Minimum is Python **3.9**. All files that use `X | Y` union type annotations **must** have `from __future__ import annotations` as the first import. Without it, the `|` syntax raises `TypeError` at runtime on Python < 3.10. Every module in `arma_modlist_tools/` already has it; any new CLI script you add must include it too.

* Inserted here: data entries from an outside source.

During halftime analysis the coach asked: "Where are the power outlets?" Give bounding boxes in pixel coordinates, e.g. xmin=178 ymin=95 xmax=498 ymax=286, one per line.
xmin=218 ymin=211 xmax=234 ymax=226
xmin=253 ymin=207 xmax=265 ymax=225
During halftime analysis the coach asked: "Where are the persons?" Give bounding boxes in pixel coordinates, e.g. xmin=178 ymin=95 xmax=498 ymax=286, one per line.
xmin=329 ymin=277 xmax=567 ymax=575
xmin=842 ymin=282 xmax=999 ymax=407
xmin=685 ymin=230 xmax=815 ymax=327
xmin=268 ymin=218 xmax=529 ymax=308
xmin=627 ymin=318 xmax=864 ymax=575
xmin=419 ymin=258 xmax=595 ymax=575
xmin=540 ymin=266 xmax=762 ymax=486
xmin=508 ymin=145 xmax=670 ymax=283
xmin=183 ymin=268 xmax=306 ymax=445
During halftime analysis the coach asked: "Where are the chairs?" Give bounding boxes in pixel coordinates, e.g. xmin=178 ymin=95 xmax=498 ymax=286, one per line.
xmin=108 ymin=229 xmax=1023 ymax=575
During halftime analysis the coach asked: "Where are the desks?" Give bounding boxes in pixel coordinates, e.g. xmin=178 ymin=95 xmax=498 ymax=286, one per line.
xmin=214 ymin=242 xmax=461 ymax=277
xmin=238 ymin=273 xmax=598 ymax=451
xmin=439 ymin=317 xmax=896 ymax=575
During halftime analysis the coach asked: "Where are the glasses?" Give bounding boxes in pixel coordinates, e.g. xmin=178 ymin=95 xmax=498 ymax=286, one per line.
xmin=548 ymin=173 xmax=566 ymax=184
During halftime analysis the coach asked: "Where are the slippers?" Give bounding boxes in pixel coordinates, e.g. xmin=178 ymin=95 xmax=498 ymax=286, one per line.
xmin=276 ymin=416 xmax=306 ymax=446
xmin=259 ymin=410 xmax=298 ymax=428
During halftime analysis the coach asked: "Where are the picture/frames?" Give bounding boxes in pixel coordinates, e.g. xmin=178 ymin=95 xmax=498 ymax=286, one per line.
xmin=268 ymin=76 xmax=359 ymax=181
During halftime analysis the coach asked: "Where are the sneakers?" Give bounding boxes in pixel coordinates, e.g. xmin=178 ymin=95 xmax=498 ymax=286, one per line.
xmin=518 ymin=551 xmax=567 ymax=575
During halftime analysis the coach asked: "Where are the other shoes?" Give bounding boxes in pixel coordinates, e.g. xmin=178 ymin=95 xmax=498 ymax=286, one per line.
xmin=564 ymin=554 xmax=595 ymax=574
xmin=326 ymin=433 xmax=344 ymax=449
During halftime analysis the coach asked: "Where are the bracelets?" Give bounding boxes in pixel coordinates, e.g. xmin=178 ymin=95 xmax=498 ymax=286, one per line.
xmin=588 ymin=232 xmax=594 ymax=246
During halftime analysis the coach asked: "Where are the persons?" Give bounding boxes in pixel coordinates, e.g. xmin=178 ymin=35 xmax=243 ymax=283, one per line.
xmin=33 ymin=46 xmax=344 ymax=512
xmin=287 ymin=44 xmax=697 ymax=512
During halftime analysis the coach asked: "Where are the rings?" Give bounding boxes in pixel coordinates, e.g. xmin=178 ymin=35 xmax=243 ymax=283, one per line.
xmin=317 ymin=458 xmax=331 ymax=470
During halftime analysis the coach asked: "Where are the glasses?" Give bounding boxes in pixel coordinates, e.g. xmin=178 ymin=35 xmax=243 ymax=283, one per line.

### `fix_console_encoding` — `None` stdout guard

When the GUI is launched via `pythonw.exe` (no console window), Python sets `sys.stdout` and `sys.stderr` to `None`. `fix_console_encoding()` must check `if sys.stdout is None or sys.stderr is None: return` **before** accessing `.encoding`, otherwise it raises `AttributeError: 'NoneType' object has no attribute 'encoding'`. This error surfaces in the GUI as *"Failed to load pipeline"* because `run.py` calls `fix_console_encoding()` at module level and the exception is caught by the pipeline import guard.

## Test Suite

`test_suite.py` uses a custom harness (no pytest/unittest dependency). Structure:

```python
group("section name")   # prints header
test("description", callable)  # runs fn, catches exceptions, tracks pass/fail
skip("description", "reason")  # marks skipped
```

Tests that exercise the linker use `tempfile.TemporaryDirectory()` — never the real `arma_dir`. Tests that would require network calls mock `list_mod_files` with `unittest.mock.patch`.

## Key Files Not in Git

- `config.json` — credentials + paths (copy from `config.template.json`)
- `downloads/` — downloaded mod files, can be several GB
- `modlist_json/` — generated JSON output

The `.html` preset files in `modlist_html/` **are** tracked as example inputs.